Quest completed
Well I did it! I ventured forth on the horrible hideous quest. I met up with Bob, a local wise man, for guidance and wisdom. I weighed all my options again and again. I created mental pie-graphs and other crisp mental charts. I fought the urge to dramatically over-spend based on some mystical future “need” we might discover later. I valiantly tested model after model.
And I returned with a new camera. There was cheering. Hats might have been thrown into the air. Stace might have swooned with joy — I didn’t notice as I was too busy jumping around the living room with the camera held over my head like Rocky after he runs up those stairs.

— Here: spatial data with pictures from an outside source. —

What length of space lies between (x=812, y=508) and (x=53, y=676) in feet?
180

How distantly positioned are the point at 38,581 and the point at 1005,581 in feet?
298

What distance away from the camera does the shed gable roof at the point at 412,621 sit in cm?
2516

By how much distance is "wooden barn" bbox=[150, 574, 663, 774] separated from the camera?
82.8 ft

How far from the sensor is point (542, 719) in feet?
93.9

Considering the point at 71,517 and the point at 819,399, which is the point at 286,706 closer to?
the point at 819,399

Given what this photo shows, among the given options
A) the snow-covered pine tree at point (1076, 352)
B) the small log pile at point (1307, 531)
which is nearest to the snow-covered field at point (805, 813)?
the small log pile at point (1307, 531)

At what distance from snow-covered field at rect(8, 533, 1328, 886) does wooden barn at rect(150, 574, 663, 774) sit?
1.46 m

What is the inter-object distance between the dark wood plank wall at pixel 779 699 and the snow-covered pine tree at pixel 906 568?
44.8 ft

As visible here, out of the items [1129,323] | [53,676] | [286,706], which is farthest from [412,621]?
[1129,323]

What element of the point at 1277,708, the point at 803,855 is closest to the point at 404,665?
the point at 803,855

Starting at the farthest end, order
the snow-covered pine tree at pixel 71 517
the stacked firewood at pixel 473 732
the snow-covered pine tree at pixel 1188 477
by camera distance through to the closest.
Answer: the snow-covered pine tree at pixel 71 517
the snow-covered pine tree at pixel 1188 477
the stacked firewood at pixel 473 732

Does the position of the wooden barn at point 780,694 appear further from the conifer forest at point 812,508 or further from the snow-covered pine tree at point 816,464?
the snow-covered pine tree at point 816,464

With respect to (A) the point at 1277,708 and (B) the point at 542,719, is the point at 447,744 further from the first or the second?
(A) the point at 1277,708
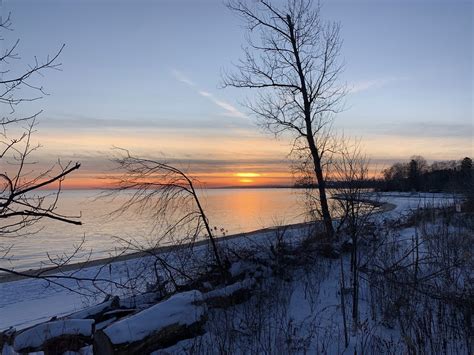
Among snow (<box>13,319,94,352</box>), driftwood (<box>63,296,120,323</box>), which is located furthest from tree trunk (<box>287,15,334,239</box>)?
snow (<box>13,319,94,352</box>)

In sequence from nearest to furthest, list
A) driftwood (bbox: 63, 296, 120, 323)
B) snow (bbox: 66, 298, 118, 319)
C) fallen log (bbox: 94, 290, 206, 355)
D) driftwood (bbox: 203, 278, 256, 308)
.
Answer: fallen log (bbox: 94, 290, 206, 355)
driftwood (bbox: 63, 296, 120, 323)
snow (bbox: 66, 298, 118, 319)
driftwood (bbox: 203, 278, 256, 308)

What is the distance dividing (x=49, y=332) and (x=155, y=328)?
4.89 feet

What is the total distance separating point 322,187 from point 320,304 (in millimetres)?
6171

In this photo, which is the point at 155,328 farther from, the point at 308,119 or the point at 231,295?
the point at 308,119

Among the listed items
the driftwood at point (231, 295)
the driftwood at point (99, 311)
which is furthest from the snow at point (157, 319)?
the driftwood at point (99, 311)

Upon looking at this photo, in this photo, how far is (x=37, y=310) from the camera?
12578 mm

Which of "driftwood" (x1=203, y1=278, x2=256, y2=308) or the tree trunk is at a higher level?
the tree trunk

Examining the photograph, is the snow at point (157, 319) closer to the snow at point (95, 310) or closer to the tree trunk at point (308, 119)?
the snow at point (95, 310)

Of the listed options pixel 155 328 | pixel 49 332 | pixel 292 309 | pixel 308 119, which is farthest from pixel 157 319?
pixel 308 119

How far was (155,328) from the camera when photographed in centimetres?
575

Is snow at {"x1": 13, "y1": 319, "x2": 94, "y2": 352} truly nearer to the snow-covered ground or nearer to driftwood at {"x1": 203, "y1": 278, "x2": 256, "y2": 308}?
the snow-covered ground

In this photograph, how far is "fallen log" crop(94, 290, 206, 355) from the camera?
540 centimetres

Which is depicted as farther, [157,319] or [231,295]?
[231,295]

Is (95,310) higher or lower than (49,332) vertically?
lower
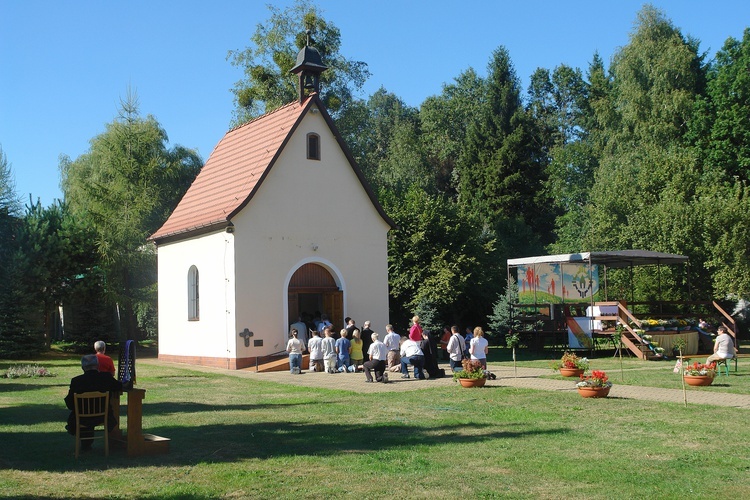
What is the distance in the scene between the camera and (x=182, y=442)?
37.2ft

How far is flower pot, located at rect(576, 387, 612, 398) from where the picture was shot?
1560cm

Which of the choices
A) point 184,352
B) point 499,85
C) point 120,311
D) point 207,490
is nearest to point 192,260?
point 184,352

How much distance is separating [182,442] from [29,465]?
7.05 ft

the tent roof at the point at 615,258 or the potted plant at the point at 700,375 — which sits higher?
the tent roof at the point at 615,258

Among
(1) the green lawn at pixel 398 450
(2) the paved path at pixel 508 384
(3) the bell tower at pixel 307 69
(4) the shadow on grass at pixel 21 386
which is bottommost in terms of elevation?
(2) the paved path at pixel 508 384

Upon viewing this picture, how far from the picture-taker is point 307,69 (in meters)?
28.8

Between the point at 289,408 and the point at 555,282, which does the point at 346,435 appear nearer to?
the point at 289,408

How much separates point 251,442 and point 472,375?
7881 mm

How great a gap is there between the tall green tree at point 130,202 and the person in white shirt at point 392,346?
17783 mm

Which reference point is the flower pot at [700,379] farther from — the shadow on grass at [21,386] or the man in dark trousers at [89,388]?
the shadow on grass at [21,386]

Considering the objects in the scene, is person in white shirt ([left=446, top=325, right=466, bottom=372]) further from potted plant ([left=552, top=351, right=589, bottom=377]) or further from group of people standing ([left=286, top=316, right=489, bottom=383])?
potted plant ([left=552, top=351, right=589, bottom=377])

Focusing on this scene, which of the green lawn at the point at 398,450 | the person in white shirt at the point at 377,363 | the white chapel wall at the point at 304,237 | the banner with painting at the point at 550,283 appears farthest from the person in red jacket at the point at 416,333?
the banner with painting at the point at 550,283

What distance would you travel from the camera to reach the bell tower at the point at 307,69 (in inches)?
1121

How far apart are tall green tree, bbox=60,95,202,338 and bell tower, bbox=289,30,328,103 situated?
12.2 m
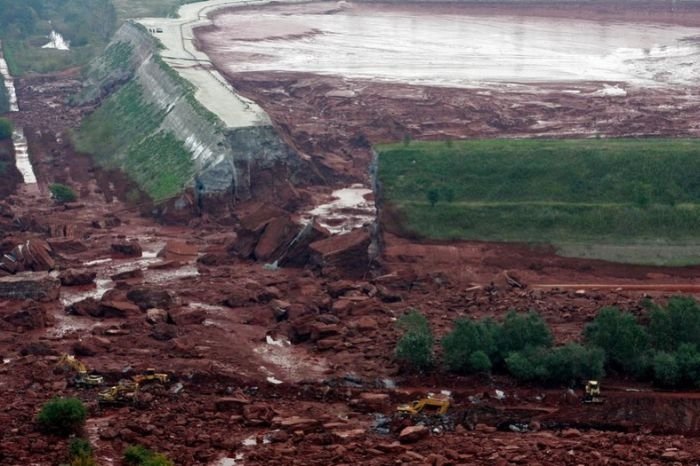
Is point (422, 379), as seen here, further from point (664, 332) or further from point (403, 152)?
point (403, 152)

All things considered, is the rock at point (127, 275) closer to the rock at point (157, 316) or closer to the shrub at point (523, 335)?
the rock at point (157, 316)

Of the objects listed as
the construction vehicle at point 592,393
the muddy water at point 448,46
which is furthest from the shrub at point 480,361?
the muddy water at point 448,46

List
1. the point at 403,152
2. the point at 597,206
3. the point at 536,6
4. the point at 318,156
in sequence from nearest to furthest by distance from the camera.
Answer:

We opened up the box and ohhh’ed and ahhh’ed at the textured black finish. We were all prepared to be awed and inspired. We carefully attached the neck strap. We inserted the tiny little 2G external memory card, turned it on and snapped a pic. We took the lens cover off and snapped another pic. Wow! What a sharp image! We tried another shot with the flash on this time.
“WRITE ERROR”
“What the hell? Try again.”
“WRITE ERROR”
“You have got to be kidding me.”
This is why we’ve been avoiding this quest for five years. Holy-Grail-Camera wouldn’t save any pictures taken with the flash on. Flash off — ok. Flash on — screw you. It worked just fine with only the internal memory, but the internal memory is tiny. And requires a USB cord to transfer pictures to The Baby (stunningly beautiful much-beloved Dell XPS). Besides, this is a 5-year quest and by god I want spoils that write flash-photography to the external memory card!
Called camera manufacturer in the morning only to hear that they only like a particular brand of SD card. Of course I had gotten a different brand. Buckled on the armour again and headed back out. Returned home with suggested brand of SD card. Inserted it with trembling fingers. Snapped pic. <sounds of angels in background> No errors. Holy-Grail-Camera works.
Now we only have to figure out how to use it.